### 課題:
相談支援専門員の役割を解説した文章のうち、「今回は相談支援専門員の役割について、詳しく確認していきましょう。」から「当する相談支援を提供します。」までの部分を、一字一句変えずに書き出してもらえますか。

### 提示文:
^^^^

障害のある方の自立した生活を応援する。相談支援専門員の役割を徹底解説。
相談支援専門員は、2006年に創設された障害者自立支援法によって初めて位置づけられた、障害者支援の相談窓口です。
日本では障害者やその家族をサポートするために様々な福祉サービスの提供体制を整えていますが、その制度は複雑で、わかりにくい部分があるのが実情です。
そのため相談支援専門員は、障害をもつクライアントや家族と福祉サービスのかけ橋としての役割を担っています。
今回は相談支援専門員の役割について、詳しく確認していきましょう。
相談支援専門員が担う役割
相談支援専門員は、障がいを抱える方本人やその家族が障害福祉サービスを活用できるように事業所と繋げたり、生活全般に対する悩みの相談を受けて情報提供や助言を行ったりする職業です。
クライアントや家族からの相談に対して、基本相談支援・地域相談支援・計画相談支援・障害児相談支援のいずれかに該当する相談支援を提供します。
基本相談支援の役割
基本相談支援は、主に初めて福祉サービスに対しての問い合わせを行うクライアントに対する相談支援です。
「どのような福祉サービスがあるのか分からない」「福祉サービスについて、どこに問い合わせをするべきか分からない」という悩みをもつクライアントに対しての窓口の様な役割です。
基本相談支援では、クライアントがどのような状況に置かれているのか、またどのような福祉サービスが適しているのかをモニタリングなどの確認を踏まえ、総合的に判断する必要があります。
またクライアントからの相談を踏まえて、市区町村などの自治体や福祉サービスを提供している事業者との連絡をとるのも、基本相談支援の役割です。
地域相談支援の役割
地域相談支援は、地域移行相談支援と地域定着相談支援という2つの支援体制から構成されています。

^^^^

### データ欄:
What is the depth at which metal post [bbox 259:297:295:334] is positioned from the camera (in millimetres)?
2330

^^^^

### 解答:
今回は相談支援専門員の役割について、詳しく確認していきましょう。
相談支援専門員が担う役割
相談支援専門員は、障がいを抱える方本人やその家族が障害福祉サービスを活用できるように事業所と繋げたり、生活全般に対する悩みの相談を受けて情報提供や助言を行ったりする職業です。
クライアントや家族からの相談に対して、基本相談支援・地域相談支援・計画相談支援・障害児相談支援のいずれかに該当する相談支援を提供します。